▶ _Assignment_
Beginning at the top of the material, repeat each line exactly, and stop once the line with "Retrato da criança" has been written.

▶ _Supplied information_

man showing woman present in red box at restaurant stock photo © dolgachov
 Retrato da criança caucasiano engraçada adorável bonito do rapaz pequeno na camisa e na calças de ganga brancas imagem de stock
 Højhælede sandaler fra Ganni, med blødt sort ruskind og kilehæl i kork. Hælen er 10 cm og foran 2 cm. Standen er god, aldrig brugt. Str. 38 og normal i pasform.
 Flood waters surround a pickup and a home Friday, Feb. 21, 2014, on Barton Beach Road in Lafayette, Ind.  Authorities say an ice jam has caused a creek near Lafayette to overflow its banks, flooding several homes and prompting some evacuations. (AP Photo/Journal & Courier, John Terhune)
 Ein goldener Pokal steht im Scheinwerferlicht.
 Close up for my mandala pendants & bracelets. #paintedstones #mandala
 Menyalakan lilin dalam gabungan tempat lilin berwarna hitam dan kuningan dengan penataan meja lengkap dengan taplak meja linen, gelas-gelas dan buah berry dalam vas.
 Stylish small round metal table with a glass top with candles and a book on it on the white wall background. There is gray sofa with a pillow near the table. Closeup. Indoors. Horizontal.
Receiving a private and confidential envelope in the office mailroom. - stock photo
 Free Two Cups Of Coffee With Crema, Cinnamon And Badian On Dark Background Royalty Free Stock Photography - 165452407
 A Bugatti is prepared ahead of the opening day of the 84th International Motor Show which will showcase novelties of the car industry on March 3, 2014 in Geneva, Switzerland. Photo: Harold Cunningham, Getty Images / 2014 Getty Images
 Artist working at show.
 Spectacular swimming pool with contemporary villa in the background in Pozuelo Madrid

▶ _Exercise solution_
man showing woman present in red box at restaurant stock photo © dolgachov
 Retrato da criança caucasiano engraçada adorável bonito do rapaz pequeno na camisa e na calças de ganga brancas imagem de stock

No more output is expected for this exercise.